Counting categories to measure success is a recipe for perpetual grievance because it inevitably leaves ever-narrowing niches out of the picture. Much better to cultivate diversity of viewpoint, which replaces silos with dialogues and thereby invites people into relationship. Yes, that means so-called white straight guys instantly belong. Yet their belonging takes nothing away from everybody else because wholeness, by definition, is not a zero-sum game.
In fact, the pursuit of different viewpoints changes the power game altogether, especially for historically marginalised people like me. Us-against-Them tribalisms demand to know whose side I am on. I am expected to swap one form of assimilation — “theirs” — for another kind of conformity — “ours.” But viewpoint diversity values me for my individuality. It liberates me from having to be an avatar of somebody else’s narrative.
And that is as it should be.
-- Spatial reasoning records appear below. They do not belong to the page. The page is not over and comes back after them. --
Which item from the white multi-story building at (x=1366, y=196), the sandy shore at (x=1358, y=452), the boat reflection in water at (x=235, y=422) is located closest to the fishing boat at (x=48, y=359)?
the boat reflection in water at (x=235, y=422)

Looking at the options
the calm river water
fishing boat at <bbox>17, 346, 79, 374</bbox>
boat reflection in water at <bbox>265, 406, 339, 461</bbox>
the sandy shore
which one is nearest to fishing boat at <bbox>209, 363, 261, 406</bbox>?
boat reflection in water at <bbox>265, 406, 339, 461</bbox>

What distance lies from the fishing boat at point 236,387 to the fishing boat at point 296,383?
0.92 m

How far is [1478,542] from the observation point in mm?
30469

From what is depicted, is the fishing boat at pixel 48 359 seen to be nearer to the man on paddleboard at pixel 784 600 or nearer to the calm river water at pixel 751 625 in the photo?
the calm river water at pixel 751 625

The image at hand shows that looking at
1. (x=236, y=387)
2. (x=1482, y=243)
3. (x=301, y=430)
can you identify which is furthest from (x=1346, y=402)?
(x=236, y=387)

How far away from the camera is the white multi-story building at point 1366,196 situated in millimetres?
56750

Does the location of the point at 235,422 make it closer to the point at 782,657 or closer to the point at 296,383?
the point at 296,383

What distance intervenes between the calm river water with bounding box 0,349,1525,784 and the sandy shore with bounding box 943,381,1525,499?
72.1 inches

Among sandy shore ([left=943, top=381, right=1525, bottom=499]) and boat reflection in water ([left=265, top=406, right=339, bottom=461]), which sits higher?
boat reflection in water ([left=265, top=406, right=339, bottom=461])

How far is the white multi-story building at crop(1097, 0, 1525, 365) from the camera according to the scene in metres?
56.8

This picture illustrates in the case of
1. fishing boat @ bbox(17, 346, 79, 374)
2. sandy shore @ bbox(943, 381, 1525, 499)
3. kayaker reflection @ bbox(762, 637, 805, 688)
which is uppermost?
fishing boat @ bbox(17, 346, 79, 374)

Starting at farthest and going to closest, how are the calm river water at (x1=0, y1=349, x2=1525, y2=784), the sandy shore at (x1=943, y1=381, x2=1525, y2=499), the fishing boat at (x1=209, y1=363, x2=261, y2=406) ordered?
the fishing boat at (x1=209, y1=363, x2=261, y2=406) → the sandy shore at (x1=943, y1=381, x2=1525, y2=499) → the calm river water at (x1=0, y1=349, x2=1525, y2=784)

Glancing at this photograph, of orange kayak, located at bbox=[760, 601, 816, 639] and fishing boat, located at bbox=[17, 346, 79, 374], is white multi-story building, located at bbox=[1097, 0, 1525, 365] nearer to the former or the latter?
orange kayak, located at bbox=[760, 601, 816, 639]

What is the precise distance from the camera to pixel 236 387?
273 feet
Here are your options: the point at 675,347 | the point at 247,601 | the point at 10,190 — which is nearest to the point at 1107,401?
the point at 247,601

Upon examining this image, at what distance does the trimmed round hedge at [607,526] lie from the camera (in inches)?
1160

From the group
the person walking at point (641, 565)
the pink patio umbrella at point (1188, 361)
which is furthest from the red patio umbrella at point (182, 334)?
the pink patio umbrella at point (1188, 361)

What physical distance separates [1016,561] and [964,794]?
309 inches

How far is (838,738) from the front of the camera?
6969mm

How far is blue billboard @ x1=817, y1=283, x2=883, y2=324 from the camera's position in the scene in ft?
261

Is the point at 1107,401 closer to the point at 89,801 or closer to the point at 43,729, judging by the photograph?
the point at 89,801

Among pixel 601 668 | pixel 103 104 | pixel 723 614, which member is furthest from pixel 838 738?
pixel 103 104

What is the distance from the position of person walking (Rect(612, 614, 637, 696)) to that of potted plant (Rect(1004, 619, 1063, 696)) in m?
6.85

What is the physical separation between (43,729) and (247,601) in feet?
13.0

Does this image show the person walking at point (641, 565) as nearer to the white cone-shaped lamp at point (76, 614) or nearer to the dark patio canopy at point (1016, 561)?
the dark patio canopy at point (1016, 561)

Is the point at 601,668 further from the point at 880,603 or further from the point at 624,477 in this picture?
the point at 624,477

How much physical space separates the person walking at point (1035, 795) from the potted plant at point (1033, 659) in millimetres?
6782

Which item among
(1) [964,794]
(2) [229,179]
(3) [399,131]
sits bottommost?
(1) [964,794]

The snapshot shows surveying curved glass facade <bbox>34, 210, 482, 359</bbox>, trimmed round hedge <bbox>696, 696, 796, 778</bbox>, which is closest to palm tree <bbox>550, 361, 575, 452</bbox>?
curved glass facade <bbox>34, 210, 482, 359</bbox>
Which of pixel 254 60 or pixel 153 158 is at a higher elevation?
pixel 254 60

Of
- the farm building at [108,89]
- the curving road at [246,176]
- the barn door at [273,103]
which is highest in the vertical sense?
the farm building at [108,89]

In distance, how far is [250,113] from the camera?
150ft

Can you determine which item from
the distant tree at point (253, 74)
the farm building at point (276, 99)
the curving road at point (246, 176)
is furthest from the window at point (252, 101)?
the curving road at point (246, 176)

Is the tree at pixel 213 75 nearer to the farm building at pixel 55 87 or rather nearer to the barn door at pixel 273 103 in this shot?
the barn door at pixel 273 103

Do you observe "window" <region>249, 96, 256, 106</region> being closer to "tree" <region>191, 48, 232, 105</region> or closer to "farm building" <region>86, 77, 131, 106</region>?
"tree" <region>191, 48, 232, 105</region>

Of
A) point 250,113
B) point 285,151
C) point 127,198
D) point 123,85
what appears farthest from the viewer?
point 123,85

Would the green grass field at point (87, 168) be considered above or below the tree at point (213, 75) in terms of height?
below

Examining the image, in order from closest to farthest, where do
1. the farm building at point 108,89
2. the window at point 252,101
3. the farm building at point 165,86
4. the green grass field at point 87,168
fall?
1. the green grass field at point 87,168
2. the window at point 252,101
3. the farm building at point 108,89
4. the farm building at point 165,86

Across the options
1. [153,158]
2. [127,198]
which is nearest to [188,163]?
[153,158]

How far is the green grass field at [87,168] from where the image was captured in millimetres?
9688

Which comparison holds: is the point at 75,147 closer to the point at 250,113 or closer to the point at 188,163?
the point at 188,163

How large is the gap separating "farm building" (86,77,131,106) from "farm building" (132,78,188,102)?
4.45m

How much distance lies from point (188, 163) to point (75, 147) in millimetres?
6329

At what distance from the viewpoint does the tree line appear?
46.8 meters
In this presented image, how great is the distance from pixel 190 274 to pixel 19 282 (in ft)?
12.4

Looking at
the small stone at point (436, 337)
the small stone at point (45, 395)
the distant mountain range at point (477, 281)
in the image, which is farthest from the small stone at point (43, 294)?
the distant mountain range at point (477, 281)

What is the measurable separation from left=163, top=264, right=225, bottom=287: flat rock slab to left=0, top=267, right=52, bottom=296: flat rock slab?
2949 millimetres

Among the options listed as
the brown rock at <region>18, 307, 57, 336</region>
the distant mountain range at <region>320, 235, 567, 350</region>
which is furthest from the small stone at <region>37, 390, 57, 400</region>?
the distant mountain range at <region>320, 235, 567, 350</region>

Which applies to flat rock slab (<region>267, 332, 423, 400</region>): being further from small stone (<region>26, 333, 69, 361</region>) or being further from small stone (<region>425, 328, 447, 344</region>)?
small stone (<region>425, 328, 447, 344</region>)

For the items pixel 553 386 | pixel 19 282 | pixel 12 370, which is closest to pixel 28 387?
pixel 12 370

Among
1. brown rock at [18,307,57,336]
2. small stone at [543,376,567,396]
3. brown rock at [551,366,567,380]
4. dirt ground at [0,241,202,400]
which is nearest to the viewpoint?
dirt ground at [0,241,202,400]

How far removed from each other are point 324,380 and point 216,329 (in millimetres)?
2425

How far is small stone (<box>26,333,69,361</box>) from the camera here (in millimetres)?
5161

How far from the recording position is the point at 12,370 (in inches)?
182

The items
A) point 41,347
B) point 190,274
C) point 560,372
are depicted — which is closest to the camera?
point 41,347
Because even within identity groups, members will have varied backstories. As a result, they will also have different ideas and opinions. Recognising this is the remedy for essentialism, racial and otherwise.
So where does honest diversity reckon with the crucial issue of demographics? Are we simply to ignore lack of representation?
No; we fix it out of integrity. When organisations make diversity of viewpoint a genuine and stated goal, then for the sake of accountability, diversity of demographics will have to follow. After all, those of us who have faced patterns of exclusion will naturally develop perspectives that others do not.
The point is, honest diversity starts with the desire for varied perspectives and rectifies representation to fulfil that desire. To begin the other way around — representation in the hopes of diverse thinking — is to incite needless friction. That is because focusing on demographics erects walls.
Prioritising a mix of viewpoints, though, has greater potential to build bridges — and teamwork — across institutions. What are institutions if not the people who inhabit them? It is one thing to update HR policies; quite another to expect that they be followed consistently. Such expectations are bound to be disappointed when people do not relate to one another. Caring is a far more enduring motivator than compliance.
Some will allege that I just want to let white people off the hook. This ego-gratifying suspicion denies an inconvenient truth — that caving to the primal brain is not a whites-only privilege. All of us do it. Yale’s Jennifer Richeson and NYU’s Maureen Craig point out that Black Americans and Asian Americans become more conservative when they are reminded that Latin Americans are growing in number. The prospect of losing status triggers fear in everyone, everywhere.
Which is why it is not productive to snap our fingers, roll our eyes, and proclaim that white people should get over themselves. If leaders want to rise to this moment sincerely and sustainably, they would be wise to remember: people are humanised by being seen as individuals within communities, not as labels on legs.